Do you know the difference?

Knowing the difference between fair housing and unfair housing isn't as obvious as you might think. This blog aims to present a variety of important and interesting fair housing issues.

If you're an apartment professional, avoid costly mistakes by reading the stories of others who — even with good intentions — learned compliance lessons the hard way. (For the easy way, click here.)

If you live in an apartment, get familiar with your rights when it comes to housing discrimination, as well as your options for seeking justice.

Thursday, August 25, 2011

A Bronx Tale of Denial, Then Harrassment

Many apartment residents need to have a change made to a policy or practice as an accommodation for a disability. Owners must consider all such "reasonable accommodation" requests, then grant them if there's evidence that the resident has a qualifying disability under the Fair Housing Act (FHA) and needs the accommodation for that disability, and if the request is reasonable.

A new Charge brought by the U.S. Department of Housing and Urban Development (HUD) against a New York City cooperative claims that not only did the cooperative wrongfully deny a resident's request to keep an emotional support animal (despite a no-pets policy), but the cooperative harassed the resident because of it.

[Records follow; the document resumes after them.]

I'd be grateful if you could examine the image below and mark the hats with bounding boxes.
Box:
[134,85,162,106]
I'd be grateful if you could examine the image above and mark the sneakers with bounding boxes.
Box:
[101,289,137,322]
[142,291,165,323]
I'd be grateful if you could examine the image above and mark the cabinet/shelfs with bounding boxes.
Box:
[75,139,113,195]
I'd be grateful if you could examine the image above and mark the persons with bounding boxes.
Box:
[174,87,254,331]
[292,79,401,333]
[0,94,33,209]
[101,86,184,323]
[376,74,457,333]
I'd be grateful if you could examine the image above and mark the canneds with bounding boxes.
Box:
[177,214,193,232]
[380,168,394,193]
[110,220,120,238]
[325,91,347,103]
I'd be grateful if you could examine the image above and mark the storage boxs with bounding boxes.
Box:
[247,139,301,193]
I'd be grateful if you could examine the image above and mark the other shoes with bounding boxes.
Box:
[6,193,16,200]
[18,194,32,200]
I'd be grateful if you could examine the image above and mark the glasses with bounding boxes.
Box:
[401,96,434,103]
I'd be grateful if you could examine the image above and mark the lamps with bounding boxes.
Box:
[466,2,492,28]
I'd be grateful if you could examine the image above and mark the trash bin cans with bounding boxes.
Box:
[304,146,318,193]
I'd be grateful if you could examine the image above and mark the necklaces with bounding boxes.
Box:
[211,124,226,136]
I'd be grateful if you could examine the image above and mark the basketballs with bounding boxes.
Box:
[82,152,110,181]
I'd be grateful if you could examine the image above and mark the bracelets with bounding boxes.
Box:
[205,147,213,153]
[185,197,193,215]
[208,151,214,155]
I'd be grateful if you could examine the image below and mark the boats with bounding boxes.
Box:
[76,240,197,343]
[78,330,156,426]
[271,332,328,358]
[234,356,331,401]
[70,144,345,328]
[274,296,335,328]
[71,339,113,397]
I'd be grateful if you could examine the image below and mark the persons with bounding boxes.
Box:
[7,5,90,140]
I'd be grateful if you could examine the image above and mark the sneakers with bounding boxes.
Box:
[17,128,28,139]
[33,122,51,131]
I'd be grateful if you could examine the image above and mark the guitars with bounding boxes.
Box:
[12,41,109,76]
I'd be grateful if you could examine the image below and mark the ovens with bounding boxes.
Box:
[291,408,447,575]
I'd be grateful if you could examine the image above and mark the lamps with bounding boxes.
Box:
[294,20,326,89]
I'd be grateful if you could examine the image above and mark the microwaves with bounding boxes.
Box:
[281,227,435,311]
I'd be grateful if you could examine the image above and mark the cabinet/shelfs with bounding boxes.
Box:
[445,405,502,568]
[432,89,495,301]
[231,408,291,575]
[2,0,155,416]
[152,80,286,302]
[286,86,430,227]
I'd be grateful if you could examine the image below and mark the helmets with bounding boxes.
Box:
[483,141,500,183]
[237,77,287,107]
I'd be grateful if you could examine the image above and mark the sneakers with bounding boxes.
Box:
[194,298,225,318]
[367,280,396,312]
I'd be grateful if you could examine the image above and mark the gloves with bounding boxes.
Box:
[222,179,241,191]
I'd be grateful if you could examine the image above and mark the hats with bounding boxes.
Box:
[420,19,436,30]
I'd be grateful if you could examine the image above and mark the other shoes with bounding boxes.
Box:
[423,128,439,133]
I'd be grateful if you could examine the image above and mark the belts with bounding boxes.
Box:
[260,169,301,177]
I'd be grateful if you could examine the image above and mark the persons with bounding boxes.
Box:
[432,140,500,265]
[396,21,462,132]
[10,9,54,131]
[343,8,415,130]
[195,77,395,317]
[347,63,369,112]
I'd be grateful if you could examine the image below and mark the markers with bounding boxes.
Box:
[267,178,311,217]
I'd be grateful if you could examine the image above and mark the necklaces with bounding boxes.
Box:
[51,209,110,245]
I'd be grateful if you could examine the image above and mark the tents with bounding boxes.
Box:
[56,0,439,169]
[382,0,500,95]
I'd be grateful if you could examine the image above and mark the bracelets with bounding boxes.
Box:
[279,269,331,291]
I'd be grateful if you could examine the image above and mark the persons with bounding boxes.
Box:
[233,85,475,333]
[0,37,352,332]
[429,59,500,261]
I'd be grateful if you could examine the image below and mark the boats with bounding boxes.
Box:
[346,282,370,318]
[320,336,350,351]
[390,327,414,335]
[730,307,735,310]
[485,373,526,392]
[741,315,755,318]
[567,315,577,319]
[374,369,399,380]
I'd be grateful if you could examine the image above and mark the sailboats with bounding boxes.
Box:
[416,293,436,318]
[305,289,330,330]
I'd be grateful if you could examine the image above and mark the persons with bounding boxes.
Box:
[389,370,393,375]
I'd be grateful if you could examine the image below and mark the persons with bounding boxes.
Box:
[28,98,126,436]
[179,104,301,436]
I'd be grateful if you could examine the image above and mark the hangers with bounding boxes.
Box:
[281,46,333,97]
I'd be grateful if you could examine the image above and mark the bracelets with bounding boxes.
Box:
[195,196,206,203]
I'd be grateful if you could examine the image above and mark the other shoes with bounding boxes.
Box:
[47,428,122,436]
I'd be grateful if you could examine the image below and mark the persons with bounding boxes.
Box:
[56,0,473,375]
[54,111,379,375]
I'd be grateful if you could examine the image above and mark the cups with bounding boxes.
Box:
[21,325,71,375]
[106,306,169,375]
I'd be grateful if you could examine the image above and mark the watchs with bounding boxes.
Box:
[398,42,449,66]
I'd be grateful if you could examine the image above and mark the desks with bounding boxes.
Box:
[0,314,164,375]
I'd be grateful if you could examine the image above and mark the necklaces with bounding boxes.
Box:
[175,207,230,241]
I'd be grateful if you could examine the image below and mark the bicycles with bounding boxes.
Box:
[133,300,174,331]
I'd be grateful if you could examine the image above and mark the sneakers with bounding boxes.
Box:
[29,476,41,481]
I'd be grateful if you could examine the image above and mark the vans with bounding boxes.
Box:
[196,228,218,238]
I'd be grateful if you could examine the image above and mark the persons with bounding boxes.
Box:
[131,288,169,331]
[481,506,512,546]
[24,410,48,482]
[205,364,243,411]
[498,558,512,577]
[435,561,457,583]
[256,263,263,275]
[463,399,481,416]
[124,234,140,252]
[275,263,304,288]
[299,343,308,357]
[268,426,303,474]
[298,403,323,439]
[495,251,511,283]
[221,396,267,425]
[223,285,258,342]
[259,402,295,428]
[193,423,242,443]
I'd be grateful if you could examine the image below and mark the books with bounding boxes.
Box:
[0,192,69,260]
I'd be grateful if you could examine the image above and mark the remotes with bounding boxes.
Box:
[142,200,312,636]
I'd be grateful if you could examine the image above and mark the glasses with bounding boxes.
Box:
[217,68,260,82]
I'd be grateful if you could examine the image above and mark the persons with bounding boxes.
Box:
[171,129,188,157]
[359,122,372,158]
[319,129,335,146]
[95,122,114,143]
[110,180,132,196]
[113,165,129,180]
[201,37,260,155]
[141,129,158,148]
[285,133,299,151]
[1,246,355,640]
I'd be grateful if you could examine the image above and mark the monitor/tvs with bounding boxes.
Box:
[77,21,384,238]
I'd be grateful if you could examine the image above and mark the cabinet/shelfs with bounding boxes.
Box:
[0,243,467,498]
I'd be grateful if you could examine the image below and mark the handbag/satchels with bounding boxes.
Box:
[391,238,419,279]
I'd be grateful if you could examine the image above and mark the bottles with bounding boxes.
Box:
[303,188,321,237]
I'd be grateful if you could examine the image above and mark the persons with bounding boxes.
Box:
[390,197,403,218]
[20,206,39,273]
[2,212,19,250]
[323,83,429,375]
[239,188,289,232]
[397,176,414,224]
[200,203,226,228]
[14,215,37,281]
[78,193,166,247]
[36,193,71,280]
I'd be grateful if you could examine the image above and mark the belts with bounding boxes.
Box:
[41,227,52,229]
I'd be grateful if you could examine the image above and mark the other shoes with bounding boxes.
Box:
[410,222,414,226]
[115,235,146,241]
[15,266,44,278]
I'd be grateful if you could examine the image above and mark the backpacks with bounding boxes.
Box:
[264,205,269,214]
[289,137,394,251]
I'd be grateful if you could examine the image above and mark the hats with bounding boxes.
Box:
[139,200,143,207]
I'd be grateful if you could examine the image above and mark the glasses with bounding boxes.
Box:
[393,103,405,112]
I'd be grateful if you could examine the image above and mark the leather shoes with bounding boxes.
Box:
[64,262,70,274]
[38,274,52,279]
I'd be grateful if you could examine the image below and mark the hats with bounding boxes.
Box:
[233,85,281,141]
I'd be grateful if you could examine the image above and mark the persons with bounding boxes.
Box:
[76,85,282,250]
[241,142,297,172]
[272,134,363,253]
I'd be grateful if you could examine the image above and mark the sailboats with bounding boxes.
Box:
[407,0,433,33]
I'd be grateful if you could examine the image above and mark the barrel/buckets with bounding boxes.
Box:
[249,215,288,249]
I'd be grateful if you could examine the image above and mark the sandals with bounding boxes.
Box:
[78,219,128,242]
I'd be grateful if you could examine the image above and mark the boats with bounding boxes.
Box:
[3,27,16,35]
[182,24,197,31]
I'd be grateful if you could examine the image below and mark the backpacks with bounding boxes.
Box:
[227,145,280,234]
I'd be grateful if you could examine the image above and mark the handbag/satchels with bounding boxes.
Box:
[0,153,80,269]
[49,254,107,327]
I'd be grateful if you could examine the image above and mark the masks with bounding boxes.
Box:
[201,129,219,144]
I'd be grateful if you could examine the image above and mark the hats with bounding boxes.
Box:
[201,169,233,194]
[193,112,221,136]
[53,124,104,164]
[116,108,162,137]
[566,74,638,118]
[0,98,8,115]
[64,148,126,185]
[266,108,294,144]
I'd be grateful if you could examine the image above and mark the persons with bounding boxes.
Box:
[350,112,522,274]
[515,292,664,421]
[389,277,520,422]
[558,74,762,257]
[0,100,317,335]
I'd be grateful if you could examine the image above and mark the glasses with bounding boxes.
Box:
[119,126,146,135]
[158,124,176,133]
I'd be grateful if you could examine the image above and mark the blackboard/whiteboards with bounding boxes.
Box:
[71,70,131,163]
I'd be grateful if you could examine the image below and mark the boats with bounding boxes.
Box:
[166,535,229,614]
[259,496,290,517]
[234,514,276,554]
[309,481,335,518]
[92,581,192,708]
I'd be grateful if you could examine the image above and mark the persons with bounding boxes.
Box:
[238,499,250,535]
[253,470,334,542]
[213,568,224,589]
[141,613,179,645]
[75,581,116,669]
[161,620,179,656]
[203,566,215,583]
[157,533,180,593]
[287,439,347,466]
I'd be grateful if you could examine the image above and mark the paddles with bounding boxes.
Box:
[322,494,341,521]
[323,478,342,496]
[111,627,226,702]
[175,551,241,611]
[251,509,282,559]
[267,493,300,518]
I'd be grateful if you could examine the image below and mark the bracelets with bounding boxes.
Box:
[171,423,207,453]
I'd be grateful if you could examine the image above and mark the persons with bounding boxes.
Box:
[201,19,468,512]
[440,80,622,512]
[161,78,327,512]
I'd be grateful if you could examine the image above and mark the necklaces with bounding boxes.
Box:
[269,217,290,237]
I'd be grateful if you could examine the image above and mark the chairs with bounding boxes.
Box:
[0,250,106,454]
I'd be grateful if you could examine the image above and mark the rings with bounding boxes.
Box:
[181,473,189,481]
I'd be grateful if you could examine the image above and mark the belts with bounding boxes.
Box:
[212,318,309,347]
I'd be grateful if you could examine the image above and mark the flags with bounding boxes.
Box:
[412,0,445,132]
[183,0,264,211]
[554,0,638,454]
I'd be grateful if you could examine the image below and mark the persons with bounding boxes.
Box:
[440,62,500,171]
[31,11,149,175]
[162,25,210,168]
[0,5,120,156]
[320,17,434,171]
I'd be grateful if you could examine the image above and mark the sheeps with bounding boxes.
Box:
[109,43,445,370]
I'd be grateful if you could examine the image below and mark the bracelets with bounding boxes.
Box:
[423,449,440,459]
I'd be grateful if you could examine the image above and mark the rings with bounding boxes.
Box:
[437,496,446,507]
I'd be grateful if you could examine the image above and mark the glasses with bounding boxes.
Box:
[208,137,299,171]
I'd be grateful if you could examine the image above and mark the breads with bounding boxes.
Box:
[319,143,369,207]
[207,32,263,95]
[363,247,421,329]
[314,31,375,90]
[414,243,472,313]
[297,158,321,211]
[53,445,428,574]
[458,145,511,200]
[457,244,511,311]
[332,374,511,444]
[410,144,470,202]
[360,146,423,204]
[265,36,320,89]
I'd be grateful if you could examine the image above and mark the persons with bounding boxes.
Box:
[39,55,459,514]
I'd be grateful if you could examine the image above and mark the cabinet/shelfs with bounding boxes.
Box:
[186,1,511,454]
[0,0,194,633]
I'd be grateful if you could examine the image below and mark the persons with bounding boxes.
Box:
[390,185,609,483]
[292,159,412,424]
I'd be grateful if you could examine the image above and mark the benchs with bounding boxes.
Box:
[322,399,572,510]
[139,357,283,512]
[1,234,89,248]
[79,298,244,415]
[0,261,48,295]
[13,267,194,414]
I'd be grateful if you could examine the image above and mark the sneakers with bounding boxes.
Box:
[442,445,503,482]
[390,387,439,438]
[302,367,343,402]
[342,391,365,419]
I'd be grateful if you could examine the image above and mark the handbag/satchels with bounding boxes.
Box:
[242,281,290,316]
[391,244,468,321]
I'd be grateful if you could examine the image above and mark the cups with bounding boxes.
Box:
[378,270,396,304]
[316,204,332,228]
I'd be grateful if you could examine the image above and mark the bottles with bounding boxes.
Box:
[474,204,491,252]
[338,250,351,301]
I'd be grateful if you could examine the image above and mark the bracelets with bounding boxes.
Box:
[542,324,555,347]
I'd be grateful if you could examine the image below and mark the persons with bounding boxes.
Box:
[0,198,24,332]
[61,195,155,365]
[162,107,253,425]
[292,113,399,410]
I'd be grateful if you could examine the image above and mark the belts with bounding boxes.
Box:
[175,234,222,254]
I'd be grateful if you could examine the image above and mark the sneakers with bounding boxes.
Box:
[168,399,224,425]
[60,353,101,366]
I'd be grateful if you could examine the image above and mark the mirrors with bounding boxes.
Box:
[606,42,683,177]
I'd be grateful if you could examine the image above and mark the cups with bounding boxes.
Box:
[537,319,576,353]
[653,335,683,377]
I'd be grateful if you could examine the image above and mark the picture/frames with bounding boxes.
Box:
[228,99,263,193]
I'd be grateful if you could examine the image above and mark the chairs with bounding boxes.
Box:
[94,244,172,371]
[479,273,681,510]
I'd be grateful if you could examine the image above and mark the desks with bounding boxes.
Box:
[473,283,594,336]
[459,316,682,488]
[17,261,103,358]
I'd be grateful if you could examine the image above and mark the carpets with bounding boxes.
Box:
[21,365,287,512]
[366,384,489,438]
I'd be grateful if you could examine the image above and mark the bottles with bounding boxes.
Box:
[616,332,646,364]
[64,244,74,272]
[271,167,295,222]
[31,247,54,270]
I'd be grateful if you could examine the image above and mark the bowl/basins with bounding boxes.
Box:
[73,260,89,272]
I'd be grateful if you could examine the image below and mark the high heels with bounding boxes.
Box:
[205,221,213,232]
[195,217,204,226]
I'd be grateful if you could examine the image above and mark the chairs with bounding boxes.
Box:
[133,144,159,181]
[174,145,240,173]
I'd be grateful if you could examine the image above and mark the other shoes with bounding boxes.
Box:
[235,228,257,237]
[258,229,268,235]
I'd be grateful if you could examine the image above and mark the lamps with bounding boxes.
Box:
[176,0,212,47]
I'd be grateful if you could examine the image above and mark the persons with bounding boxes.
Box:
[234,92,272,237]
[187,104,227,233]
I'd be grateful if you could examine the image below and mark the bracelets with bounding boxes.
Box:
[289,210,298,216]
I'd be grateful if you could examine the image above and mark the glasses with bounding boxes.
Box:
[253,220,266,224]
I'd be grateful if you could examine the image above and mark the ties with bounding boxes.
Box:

According to the Charge, the cooperative refused to accept the resident’s rent payments, threatened to suspend his garage privileges, and attempted to evict him from his apartment. In addition, the cooperative's security director allegedly didn't stop his officers from harassing the resident and his wife for keeping the service animal, even after the tenant specifically asked him to do so.

A HUD administrative law judge is expected to hear the case.

Interesting to note:
  • The cooperative, known as "Co-op City" and located in the Bronx, has 15,372 apartments in 35 high-rise buildings and seven townhouse clusters, housing roughly 50,000 low- and middle-income residents.

  • The cooperative appears to have been familiar with the FHA's requirement, having given the resident its own "Application for Reasonable Accommodation of Dog Application Form" to complete.